Is there really a “Nonprofit Industrial Complex?”
District 6 Supervisor Matt Dorsey is uncomfortable with the term. “But I’ve also been frustrated to go to the budget committee and see so many employees of nonprofits spending their day there lobbying for more money,” he told The Voice in a recent interview. Which is why Dorsey says it’s time to level the playing field by requiring more transparency from city-funded nonprofits that lobby.
He went on to describe a budget committee meeting back in May where employees of the San Francisco Pretrial Diversion Project testified one after another in favor of the Sheriff’s Department continuing to contract with the agency despite enough doubts about their services that the San Francisco Superior Court proposed that they be handled in-house by the city’s Adult Probation Department instead.
“I asked my intern, ‘Could you count who’s doing the public comment on this item,” Dorsey related. “It turned out that 18 out of 30 who testified were employees or board members of the Pretrial Diversion Project.”
San Francisco’s Campaign and Governmental Conduct Code requires most individuals and groups seeking to influence legislation and policy to register with the Ethics Commission and file regular activity reports. Nonprofits are famously exempt from the rules. The SOMA supervisor wants to introduce legislation that would remove that exception.
City Hall watchers are familiar with the infamous “addback day” during the budget process, which routinely features hours of public comment dominated by nonprofit groups and their allies. The point is simple: lobbying by nonprofit service providers has made them influential players in shaping San Francisco’s social policy, especially when they are seeking to maintain the city contracts they depend upon for their existence.
Prior to the mid-20th century, most welfare services in the United States were provided by churches, settlement houses, mutual aid societies, and charitable organizations. Governments primarily funded public schools, infrastructure, and the police, and provided limited poor relief.
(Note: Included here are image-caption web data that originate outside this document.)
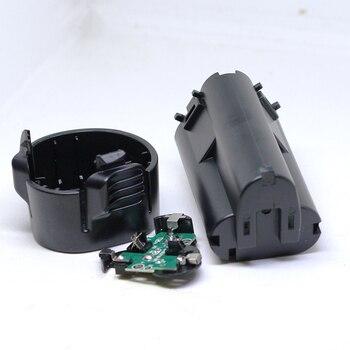 DIY BL1013 электроинструменты, пластиковый корпус аккумулятора с печатной платой (без аккумулятора) для MAKITA 194550-6 194551-4 BL1013 BL1014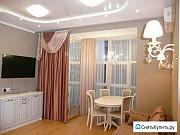 1-комнатная квартира, 50 м², 3/7 эт. Рязань
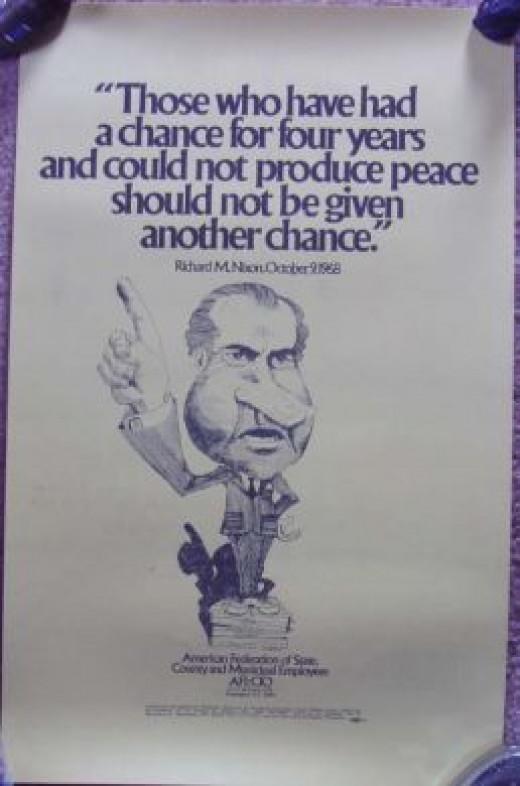 1972 Campaign Statement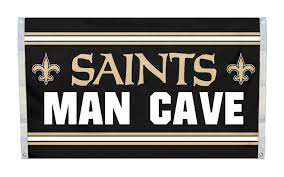 New Orleans Saints Man Cave 3' x 5' Flag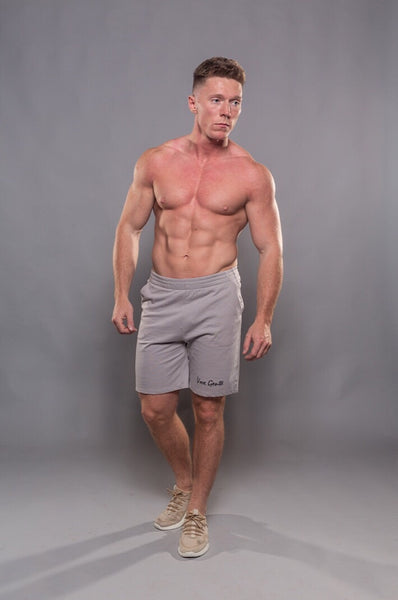 Vox Gente Grey Twin Set Shorts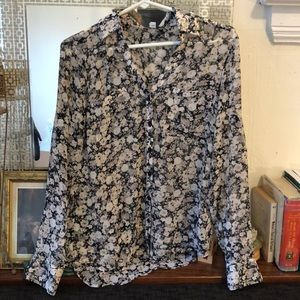 Sheer floral express button down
That changed by necessity with the Great Depression; the response was the New Deal, which dramatically expanded the federal government’s role through Social Security, unemployment insurance, and other programs.
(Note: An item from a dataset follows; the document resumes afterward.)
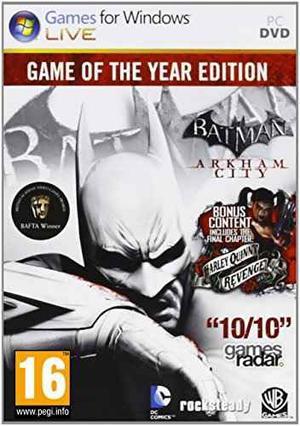 Videojuego Pc Batman: Edición Del Juego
Subsequent administrations of different ideological persuasions, from the Great Society to Reaganomics to Welfare Reform, alternatively increased or decreased the scope of government services, and increased reliance on community groups to provide them. Public benefit groups became contractors, and governments found the new model convenient because it provides greater flexibility, savings from lower labor costs and philanthropic partnerships, and, ideally, better service due to local expertise and lived experience. It’s become a defining feature of the modern U.S. social safety net.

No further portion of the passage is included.